> Supplied text:
Avoid zombie processes by regularly calling `join()`

Question

I'm writing a program in Python that runs forever and randomly receives requests that have to be processed in parallel. Each request can take dozens of minutes to process and puts some burden on the CPU, so asyncio is not an option. For each request I start a new worker process.

The problem is, that if I don't call join() on a worker after it's finished, it turns into a zombie process.

My current solution is to regularly iterate over all worker processes and call join() on them if they are finished. Is there a more elegant way than using a timeout on multiprocessing.Queue.get()? Maybe an event driven approach? Or is using a timeout totally fine in this case? Please see the following code for my current solution.

#!/usr/bin/env python3

import multiprocessing as mp
import queue
import random
import time
from typing import List


def main():
    q = mp.Queue()
    p_produce = mp.Process(target=produce, args=(q,))
    p_receive = mp.Process(target=receive, args=(q,))

    p_produce.start()
    p_receive.start()

    p_receive.join()
    p_produce.join()


def produce(q: mp.Queue):
    for i in range(10):
        print(f"put({i})")
        q.put(str(i))
        time.sleep(random.uniform(2.0, 3.0))
    q.put("EOF")


def receive(q: mp.Queue):
    workers = []  # type: List[mp.Process]
    while True:
        to_join = [w for w in workers if not w.is_alive()]
        for p_worker in to_join:
            print(f"Join {p_worker.name}")
            p_worker.join()
            workers.remove(p_worker)

        try:
            request = q.get(block=True, timeout=1)  # Is there a better way?
        except queue.Empty:
            continue

        if request == "EOF":
            break

        p_worker = mp.Process(target=worker, args=(request,), name=request)
        p_worker.start()
        workers.append(p_worker)

    for p_worker in workers:
        print(f"Join {p_worker.name}")
        p_worker.join()


def worker(name: str):
    print(f"Working on {name}")
    time.sleep(random.uniform(2.0, 3.0))


if __name__ == "__main__":
    main()

score 4 · Accepted Answer · edited Jun 20 '20 at 09:12

As @Giannis suggested in a comment, you're reinventing a process manager from scratch. Sticking to what comes with Python, do you have some objection to using multiprocessing.Pool? If so, what?

The usual way to do this is to pick a maximum number of worker processes you want to run simultaneously. Say,

NUM_WORKERS = 4

Then drop this in as a replacement for your receive() function:

def receive(q: mp.Queue):
    pool = mp.Pool(NUM_WORKERS)
    while True:
        request = q.get()
        if request == "EOF":
            break
        pool.apply_async(worker, args=(request,))
    pool.close()
    pool.join()

The NUM_WORKERS processes are created once, and reused across tasks. If for some reason you need (or want) a brand new process for each task, you only need to add maxtasksperchild=1 to the Pool constructor.

> Required action:
Answer these from the thread on zombie processes:
(a) What two properties of each request does the question give for ruling out asyncio?
(b) What value does the accepted answer use for NUM_WORKERS?
(c) What must be added to the Pool constructor to get a brand new process for each task?
None of the material after this point is needed.

> Data below:
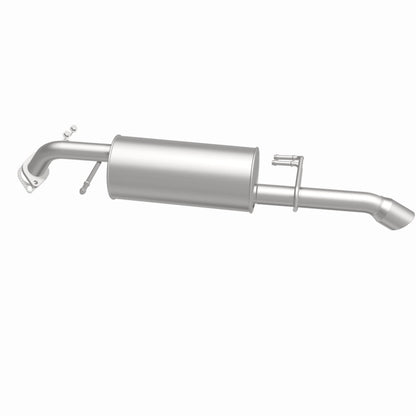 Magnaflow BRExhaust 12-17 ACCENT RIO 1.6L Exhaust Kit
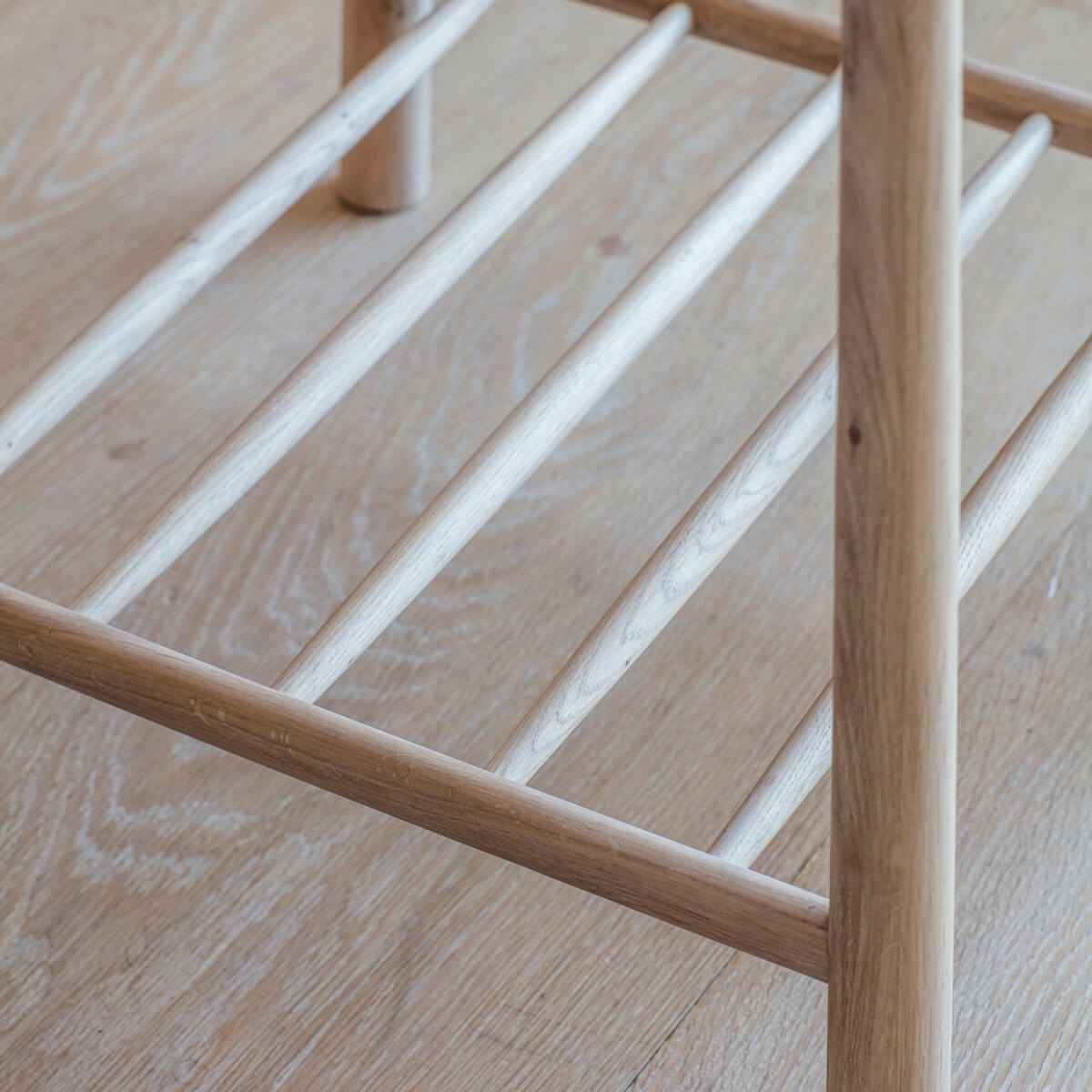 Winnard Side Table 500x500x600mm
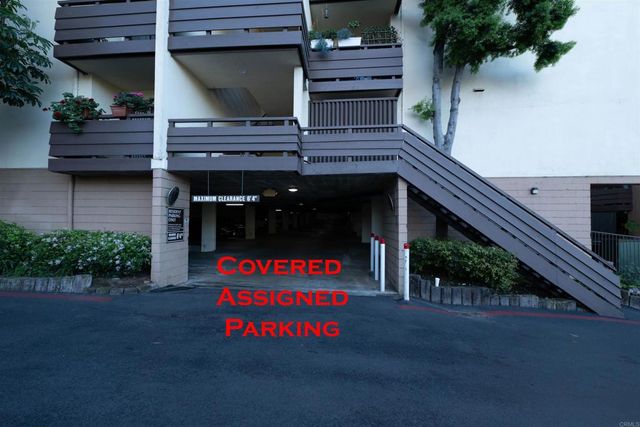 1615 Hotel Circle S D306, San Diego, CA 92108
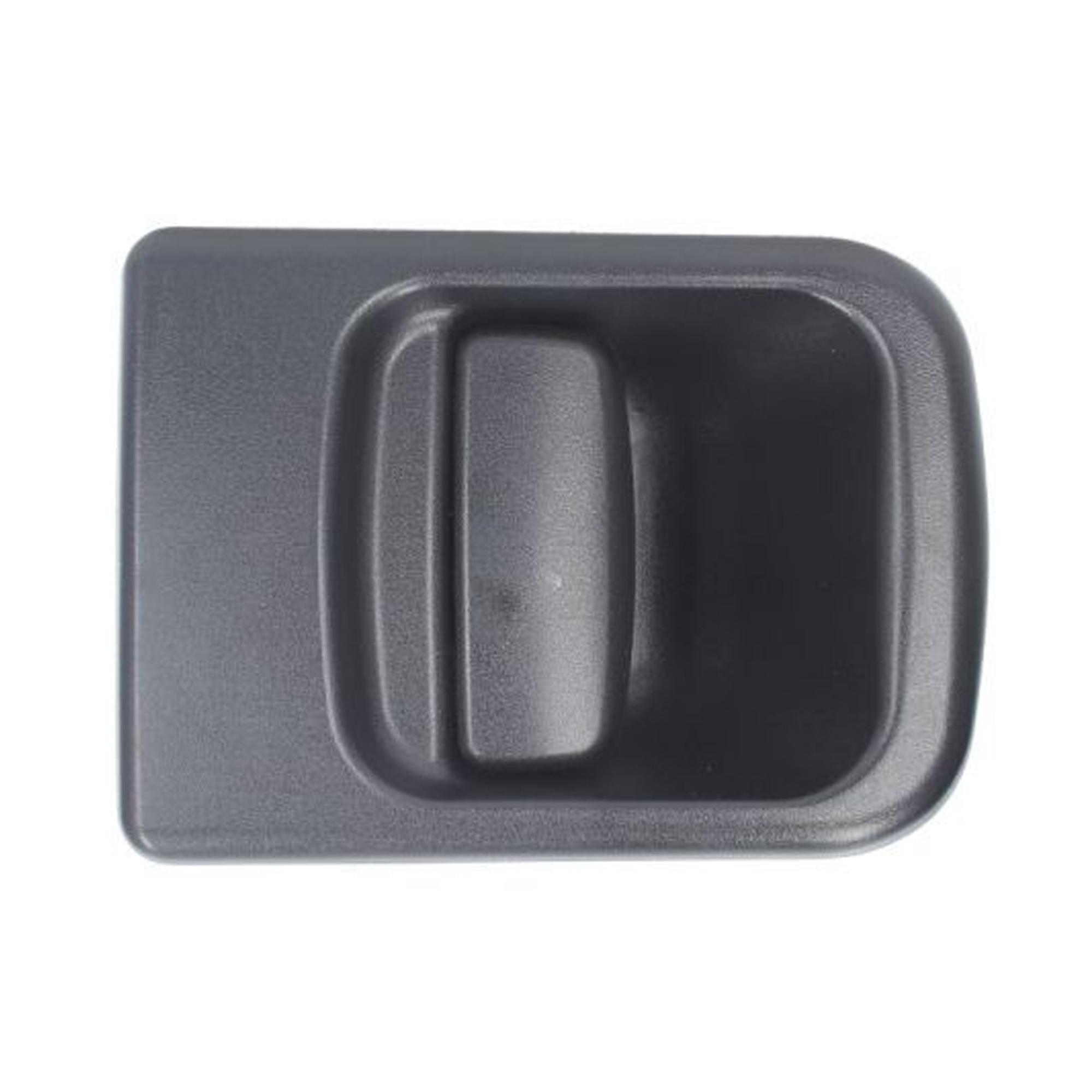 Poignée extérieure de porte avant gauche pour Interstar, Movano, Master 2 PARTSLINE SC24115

> Solved exercise:
(a) Each request can take dozens of minutes to process and puts some burden on the CPU.
(b) 4
(c) maxtasksperchild=1